_JOB_
Your task is to output the data exactly as it stands.
■ ■ ■ ■ ■ ■ ■
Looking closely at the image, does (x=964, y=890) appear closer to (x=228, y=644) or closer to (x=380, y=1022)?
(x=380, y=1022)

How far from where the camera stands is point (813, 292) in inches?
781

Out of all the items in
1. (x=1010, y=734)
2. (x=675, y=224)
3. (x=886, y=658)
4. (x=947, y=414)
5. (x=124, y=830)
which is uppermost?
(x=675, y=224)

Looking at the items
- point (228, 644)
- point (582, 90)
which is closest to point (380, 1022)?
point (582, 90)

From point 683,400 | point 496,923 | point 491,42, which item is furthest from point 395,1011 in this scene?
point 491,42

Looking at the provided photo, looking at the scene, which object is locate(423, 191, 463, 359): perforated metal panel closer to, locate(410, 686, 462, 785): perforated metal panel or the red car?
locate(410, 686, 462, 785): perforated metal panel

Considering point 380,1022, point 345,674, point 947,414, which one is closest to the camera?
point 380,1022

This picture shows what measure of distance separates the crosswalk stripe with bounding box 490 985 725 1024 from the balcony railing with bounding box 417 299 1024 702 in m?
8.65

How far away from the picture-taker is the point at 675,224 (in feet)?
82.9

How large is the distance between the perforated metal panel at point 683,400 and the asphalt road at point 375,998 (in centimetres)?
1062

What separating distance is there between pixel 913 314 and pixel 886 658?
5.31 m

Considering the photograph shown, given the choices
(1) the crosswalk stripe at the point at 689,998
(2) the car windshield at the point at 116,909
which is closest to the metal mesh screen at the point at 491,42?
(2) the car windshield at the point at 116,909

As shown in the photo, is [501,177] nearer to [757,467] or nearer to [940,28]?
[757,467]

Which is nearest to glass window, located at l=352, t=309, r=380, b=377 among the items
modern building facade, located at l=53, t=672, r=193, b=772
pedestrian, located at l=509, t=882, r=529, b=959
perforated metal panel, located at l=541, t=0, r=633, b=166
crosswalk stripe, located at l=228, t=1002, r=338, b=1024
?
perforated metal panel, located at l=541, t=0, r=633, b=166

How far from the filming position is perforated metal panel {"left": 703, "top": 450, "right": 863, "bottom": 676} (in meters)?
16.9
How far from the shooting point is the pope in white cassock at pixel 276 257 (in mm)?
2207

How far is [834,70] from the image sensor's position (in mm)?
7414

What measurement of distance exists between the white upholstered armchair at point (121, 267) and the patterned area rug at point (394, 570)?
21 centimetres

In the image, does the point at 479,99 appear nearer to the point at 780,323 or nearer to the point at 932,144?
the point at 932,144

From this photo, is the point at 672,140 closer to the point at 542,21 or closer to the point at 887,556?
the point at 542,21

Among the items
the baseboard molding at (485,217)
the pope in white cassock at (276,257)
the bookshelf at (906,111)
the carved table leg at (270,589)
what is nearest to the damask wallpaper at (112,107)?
■ ■ ■ ■ ■ ■ ■
_WRITTEN REPLY_
Looking closely at the image, does (x=964, y=890) appear closer to (x=228, y=644) or closer to (x=380, y=1022)?
(x=380, y=1022)

How far from where the camera stands is point (813, 292) in inches?
781

Out of all the items in
1. (x=1010, y=734)
2. (x=675, y=224)
3. (x=886, y=658)
4. (x=947, y=414)
5. (x=124, y=830)
which is uppermost?
(x=675, y=224)

Looking at the items
- point (228, 644)
- point (582, 90)
which is closest to point (380, 1022)?
point (582, 90)

From point 683,400 | point 496,923 | point 491,42, which item is furthest from point 395,1011 in this scene?
point 491,42

Looking at the provided photo, looking at the scene, which object is locate(423, 191, 463, 359): perforated metal panel closer to, locate(410, 686, 462, 785): perforated metal panel or the red car?
locate(410, 686, 462, 785): perforated metal panel

Considering point 380,1022, point 345,674, point 947,414, which one is closest to the camera?
point 380,1022

This picture shows what measure of distance separates the crosswalk stripe with bounding box 490 985 725 1024 from the balcony railing with bounding box 417 299 1024 702 in m?
8.65

How far away from the picture-taker is the point at 675,224 (in feet)?
82.9

How large is the distance between the perforated metal panel at point 683,400 and the asphalt road at point 375,998 (in centimetres)?
1062

What separating distance is there between pixel 913 314 and pixel 886 658?
5.31 m

Considering the photograph shown, given the choices
(1) the crosswalk stripe at the point at 689,998
(2) the car windshield at the point at 116,909
which is closest to the metal mesh screen at the point at 491,42?
(2) the car windshield at the point at 116,909

As shown in the photo, is [501,177] nearer to [757,467] or nearer to [940,28]?
[757,467]

Which is nearest to glass window, located at l=352, t=309, r=380, b=377 among the items
modern building facade, located at l=53, t=672, r=193, b=772
pedestrian, located at l=509, t=882, r=529, b=959
perforated metal panel, located at l=541, t=0, r=633, b=166
crosswalk stripe, located at l=228, t=1002, r=338, b=1024
?
perforated metal panel, located at l=541, t=0, r=633, b=166

How far from the filming position is perforated metal panel {"left": 703, "top": 450, "right": 863, "bottom": 676} (in meters)?
16.9
How far from the shooting point is the pope in white cassock at pixel 276 257 (in mm)?
2207

How far is [834,70] from the image sensor's position (in mm)?
7414

What measurement of distance exists between the white upholstered armchair at point (121, 267) and the patterned area rug at point (394, 570)?
21 centimetres

In the image, does the point at 479,99 appear nearer to the point at 780,323 or nearer to the point at 932,144?
the point at 932,144

From this photo, is the point at 672,140 closer to the point at 542,21 or closer to the point at 887,556?
the point at 542,21

Among the items
the baseboard molding at (485,217)
the pope in white cassock at (276,257)
the bookshelf at (906,111)
the carved table leg at (270,589)
what is nearest to the damask wallpaper at (112,107)?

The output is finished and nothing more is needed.